Friday, January 1, 2010

Drive-by Truckers Brighter Than Creation's Dark 2008

I'd been aware of the Truckers for a while, and they have a bunch of records, going back more than ten years. I finally heard their work on Bettye LaVette's Scene Of The Crime 2007, and that was a killer record, although it was essentially a soul album, and that's not the Truckers' usual path. I'm not sure how I'd describe the Truckers' sound, they are country, punk, rock, southern, gothic. They write great songs, and with three songwriters, the style varies enough that things stay interesting.

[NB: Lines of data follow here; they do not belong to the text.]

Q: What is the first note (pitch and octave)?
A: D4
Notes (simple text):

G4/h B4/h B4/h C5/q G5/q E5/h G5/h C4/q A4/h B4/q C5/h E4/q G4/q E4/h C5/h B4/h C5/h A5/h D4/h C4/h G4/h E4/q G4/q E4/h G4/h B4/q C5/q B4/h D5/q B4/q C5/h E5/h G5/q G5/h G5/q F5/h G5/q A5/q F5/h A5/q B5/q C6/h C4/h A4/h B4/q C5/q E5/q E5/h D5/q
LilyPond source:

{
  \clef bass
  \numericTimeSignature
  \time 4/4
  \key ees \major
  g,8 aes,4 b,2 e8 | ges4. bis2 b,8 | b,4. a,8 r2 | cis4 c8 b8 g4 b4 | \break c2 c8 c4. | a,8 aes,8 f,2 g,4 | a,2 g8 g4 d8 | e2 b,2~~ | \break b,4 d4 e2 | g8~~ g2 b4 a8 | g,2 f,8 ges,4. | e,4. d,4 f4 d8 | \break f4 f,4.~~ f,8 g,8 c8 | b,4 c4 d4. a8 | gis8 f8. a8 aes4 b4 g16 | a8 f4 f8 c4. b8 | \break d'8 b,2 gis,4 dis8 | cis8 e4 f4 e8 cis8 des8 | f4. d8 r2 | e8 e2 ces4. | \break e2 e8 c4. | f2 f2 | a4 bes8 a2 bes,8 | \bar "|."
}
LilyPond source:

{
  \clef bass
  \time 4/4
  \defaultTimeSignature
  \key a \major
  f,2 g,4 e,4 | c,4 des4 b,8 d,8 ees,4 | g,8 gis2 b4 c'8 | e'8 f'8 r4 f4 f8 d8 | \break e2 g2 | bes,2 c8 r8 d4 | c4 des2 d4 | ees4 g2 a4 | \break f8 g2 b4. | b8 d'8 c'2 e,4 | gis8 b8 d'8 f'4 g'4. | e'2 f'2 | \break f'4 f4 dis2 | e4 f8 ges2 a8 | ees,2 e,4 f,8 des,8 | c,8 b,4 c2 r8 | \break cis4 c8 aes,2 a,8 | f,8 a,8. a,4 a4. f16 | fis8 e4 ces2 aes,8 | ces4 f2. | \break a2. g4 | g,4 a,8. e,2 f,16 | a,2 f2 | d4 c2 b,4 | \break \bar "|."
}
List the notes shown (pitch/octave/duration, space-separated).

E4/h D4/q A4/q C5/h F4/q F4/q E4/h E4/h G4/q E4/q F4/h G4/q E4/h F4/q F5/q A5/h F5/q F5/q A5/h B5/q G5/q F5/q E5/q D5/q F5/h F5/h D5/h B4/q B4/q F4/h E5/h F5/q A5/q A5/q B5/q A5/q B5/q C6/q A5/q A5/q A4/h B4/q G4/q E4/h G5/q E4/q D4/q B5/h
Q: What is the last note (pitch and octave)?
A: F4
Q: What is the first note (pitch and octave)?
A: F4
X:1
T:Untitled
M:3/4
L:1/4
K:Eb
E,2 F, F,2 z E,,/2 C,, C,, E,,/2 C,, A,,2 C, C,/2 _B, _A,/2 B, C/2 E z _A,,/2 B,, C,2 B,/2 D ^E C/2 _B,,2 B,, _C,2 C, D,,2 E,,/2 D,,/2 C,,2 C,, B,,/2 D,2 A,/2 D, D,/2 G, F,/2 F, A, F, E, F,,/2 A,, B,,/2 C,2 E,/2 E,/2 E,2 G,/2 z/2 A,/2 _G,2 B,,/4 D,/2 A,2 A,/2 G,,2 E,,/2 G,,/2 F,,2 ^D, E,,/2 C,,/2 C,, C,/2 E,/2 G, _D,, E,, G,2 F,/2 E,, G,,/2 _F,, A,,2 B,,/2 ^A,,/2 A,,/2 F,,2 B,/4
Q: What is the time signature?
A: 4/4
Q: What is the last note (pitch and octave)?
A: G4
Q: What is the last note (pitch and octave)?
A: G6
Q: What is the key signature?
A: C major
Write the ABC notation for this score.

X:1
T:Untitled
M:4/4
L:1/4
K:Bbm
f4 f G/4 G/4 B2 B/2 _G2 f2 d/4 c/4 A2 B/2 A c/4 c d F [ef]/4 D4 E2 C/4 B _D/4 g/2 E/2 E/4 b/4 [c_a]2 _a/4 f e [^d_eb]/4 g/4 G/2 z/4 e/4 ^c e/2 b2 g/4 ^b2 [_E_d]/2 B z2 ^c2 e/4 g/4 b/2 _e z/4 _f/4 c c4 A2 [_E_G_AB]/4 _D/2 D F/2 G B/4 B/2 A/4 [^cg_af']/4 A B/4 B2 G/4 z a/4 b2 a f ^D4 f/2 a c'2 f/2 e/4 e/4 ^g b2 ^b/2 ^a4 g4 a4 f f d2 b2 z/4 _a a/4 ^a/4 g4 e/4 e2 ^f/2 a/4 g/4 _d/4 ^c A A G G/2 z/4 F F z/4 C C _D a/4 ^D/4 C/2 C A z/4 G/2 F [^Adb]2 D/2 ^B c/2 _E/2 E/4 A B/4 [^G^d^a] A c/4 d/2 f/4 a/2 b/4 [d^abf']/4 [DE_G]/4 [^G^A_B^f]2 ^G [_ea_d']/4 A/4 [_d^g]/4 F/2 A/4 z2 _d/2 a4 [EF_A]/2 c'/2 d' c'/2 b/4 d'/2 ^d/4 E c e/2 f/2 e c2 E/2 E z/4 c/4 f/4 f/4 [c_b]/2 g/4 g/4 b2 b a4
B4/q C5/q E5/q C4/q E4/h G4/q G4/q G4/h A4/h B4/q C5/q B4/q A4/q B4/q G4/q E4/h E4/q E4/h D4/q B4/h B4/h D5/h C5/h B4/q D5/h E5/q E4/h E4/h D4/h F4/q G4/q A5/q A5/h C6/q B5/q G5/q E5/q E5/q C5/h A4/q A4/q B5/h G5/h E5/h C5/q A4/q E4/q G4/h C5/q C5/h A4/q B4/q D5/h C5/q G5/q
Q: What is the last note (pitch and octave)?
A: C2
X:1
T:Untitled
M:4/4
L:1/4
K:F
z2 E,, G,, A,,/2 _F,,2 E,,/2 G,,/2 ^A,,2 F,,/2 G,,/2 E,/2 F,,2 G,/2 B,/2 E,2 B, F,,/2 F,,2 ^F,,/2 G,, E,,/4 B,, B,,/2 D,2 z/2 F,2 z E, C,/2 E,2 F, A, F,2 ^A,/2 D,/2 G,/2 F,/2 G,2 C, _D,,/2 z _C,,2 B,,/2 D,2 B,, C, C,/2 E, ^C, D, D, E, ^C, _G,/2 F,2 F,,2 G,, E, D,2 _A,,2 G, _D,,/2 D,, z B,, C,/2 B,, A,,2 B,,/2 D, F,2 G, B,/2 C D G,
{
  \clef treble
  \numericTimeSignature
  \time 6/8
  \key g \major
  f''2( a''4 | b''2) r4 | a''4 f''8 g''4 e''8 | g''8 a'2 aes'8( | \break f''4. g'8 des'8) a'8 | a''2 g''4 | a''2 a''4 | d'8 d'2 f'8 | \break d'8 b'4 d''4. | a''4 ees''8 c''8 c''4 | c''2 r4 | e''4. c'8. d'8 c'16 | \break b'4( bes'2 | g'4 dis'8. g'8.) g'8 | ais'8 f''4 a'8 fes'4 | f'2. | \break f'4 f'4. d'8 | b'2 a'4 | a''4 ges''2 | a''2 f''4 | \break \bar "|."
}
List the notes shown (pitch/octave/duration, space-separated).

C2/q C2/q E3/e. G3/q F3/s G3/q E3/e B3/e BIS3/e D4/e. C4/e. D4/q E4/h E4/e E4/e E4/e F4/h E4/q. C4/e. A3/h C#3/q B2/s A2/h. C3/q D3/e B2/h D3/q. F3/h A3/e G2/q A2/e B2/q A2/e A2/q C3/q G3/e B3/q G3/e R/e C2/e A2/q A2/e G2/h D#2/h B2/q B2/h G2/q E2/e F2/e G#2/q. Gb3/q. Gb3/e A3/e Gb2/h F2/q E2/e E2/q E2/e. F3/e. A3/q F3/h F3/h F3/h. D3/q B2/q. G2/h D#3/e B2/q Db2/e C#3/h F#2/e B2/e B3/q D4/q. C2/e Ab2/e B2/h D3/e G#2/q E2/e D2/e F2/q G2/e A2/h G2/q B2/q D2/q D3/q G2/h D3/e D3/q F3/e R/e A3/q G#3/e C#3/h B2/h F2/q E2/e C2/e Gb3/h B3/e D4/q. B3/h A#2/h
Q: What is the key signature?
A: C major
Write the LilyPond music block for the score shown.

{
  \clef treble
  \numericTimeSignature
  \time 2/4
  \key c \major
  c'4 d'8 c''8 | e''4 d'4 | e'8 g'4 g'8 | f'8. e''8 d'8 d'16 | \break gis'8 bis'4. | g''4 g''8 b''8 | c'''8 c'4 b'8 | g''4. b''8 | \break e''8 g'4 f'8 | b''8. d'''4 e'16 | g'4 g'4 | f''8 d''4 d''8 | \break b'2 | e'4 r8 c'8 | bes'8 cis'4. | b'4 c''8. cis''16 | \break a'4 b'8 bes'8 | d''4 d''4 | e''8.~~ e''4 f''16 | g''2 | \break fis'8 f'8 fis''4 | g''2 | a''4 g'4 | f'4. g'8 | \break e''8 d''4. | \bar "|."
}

And they can be very Heavy. Lyrically, they are strong writers with intense messages. Two Daughters And A Beautiful Wife opens the record on a sensitive note that reminds of early BoDeans. The Righteous Path is a huge song with a great story to tell. There's a stretch of five songs starting with Lisa's Birthday and ending with Checkout Time In Vegas that deals with the fallout at home and abroad from our current wars. It's a heavy trip. But they do it all with talent, insight and unflinching honesty. And they rock those three-guitar jams like crazy.

The record is only slightly brighter than the darkest dark. The glimpses of hope in Perfect Timing, Bob, and The Monument Valley are more than overshadowed by the intensity of Daddy Needs A Drink, That Man I Shot, The Home Front and You And Your Crystal Meth.

So some of the record is just plain difficult to listen to. But when they're rockin', they're hot. 3 Dimes Down, The Righteous Path, Home Field Advantage, and A Ghost To Most are all killer, Neil Young sounding guitar rockers.

At nineteen songs, there could have been some editing. But everything here supports the overarching themes of the record, and they are an exceptionally talented band. Darker and more intense than most of my recommendations. If you're prepared for a wild ride, this band is ready to take you there.